### [Kutipan yang Disediakan]
# # # #
KREATIVITAS, KUNCI MILENIAL MENITI KARIER
Bonus demografi menempatkan generasi langgas (milenial) sebagai lokomotif kemajuan bangsa. Mereka akan menjadi kelompok produktif di era yang berubah dengan cepat. Mudah bosan dalam bekerja harus diantisipasi agar tak menjadi bumerang bagi mereka.
Mudah bosan! Begitulah laporan dari Gallup bertajuk “How Millennials Want to Work and Live.” Karakter seperti ini ternyata sudah disadari oleh beberapa perusahaan, seperti diungkapkan Country Manager JobStreet Indonesia Faridah Lim dua tahun silam.
Laman pencari kerja itu juga melakukan survei dengan hasil, sebesar 66% generasi langgas (milenial) atau mereka yang lahir pada era 1980-an hingga 90-an gemar berpindah kerja kurang dari dua tahun.
Mirip dengan hal itu, PwC juga melakukan studi soal generasi langgas dikaitkan dengan dunia kerja. Hasilnya, 72% melakukan kompromi sebelum memulai kerja. Sebanyak 38% memilih untuk berpindah-pindah tempat kerja, 43% terbuka terhadap penawaran baru, dan hanya 18% yang berharap bekerja di satu perusahaan dalam rentang waktu lama.
Kenyataan itu menjadi tantangan bagi perusahaan maupun para pimpinan yang masih berasal dari generasi sebelumnya. Soalnya, “Pada 2020 nanti milenial akan mengisi 70% tenaga kerja di Indonesia,” kata Eileen Rachman, pendiri perusahaan konsultan pengembangan sumber daya manusia Experd.
Generasi langgas menjadi bahan pembicaraan sekarang-sekarang ini, tak hanya dari sisi tenaga kerja. Di era disrupsi saat ini, mereka menjadi tumpuan bangsa untuk menggerakan kemajuan. Jumlah mereka sangat besar. Saat ini, kaum muda berusia 15-40 tahun di Indonesia berjumlah lebih dari 103 juta orang.
Soal bahasa dan sikap mental
Generasi langgas memang telah memberi warna yang berbeda dalam dunia kerja dibandingkan dengan generasi sebelumnya. Banyak perubahan yang telah mereka berikan dalam dunia kerja saat ini.
Eileen Rachman yang telah berkecimpung di dunia konsultan sejak era generasi sebelum generasi lang-
gas (Eileen Rachman sering menjadi narasumber di majalah Intisari sejak era 1990-an seperti dalam artikel “Hiduplah Bersama Stress”, Intisari Oktober 1994) menjabarkan beberapa perbedaan itu.
# # # #
### [Ketentuan Latihan]
A) Sebutkan semua angka persentase yang tercantum dalam kutipan tentang generasi milenial di atas.
B) Tulis kembali kutipan tentang generasi milenial, mulai dari "Mudah bosan! Begitulah" turun sampai "dua tahun silam.", dengan mengganti "dua tahun silam" menjadi "tiga tahun lalu".

### [Data yang Diberikan]
# # # #
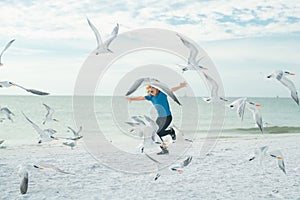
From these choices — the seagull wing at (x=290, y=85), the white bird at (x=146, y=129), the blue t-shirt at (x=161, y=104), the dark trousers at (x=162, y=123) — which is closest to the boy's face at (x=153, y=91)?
# # # #
### [Jawaban]
A) 66%, 72%, 38%, 43%, 18%, 70%

B)
Mudah bosan! Begitulah laporan dari Gallup bertajuk “How Millennials Want to Work and Live.” Karakter seperti ini ternyata sudah disadari oleh beberapa perusahaan, seperti diungkapkan Country Manager JobStreet Indonesia Faridah Lim tiga tahun lalu.